The function that calls the “refreshes” are (as you pointed out) UpdateClientCount and UpdateBandwidth. The $.ajax functions of those are the callers and the timeouts are performed at the complete sub functions.
Updating to 10 seconds will have a negative impact, not in the sense of polling, but the actual bandwidth determinations are calculated based on a 1 second interval. Also, the limiters (2 minutes, 10 minutes, 30 minutes, and 1 hour) are set based on 1 second intervals.
So to properly update to 10 second refresh rates, (particularly for bandwidth) we would need to recalculate the timings. For example, the 1 second 2 minute limiter is 120, at 10 seconds, it’s 12. So not difficult, just a bit of coding changes.
I’ll make those edits and hopefully things will be a bit better.
-
My intent wasn’t to have you change the official image. I was looking to test to see if it was a positive move or not. This would avoid mucking of something that is working.
But in the back of my head, even for dynamic bandwidth management a 10 second refresh is more that adequate.
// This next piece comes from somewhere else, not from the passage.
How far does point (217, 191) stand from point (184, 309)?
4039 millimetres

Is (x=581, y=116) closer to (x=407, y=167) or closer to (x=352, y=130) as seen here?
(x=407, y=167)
While its “nice to know” information, a 1 second update cycle is very fast. And what will the tech do with that information if bandwidth was to spike to 100MB/s for 3 seconds. Understand this is just my distorted view, but since this is only FYI info, lets not tax the system too much where it could dedicate those CPU resources to actually pushing the image or managing the client.
-
And I’m done. I added the code to make it functional and accurate for a 10 second span.
-
@Tom-Elliott Well you either fixed the issue or really broke it.
Actually watching top I see the http process pop up in the list but never over 0.4% of the CPU. And it is only a single process that is showing up. So unless something else is impacted by this change, it looks like you nailed it.
-
I consider this issue resolved. Thank you!!
-
Cool. Thanks for the report and hopefully this helps others. Though I still don’t think 1 second was an issue, as most (I imagine) don’t just load the fog management page and leave with it sitting on the dashboard.
-
The only reason I visit the home page is for two things - the storage pie chart and bandwidth. That’s just me though.
I’m glad to see this improvement made - it’ll make FOG work a lot better on older lower powered systems.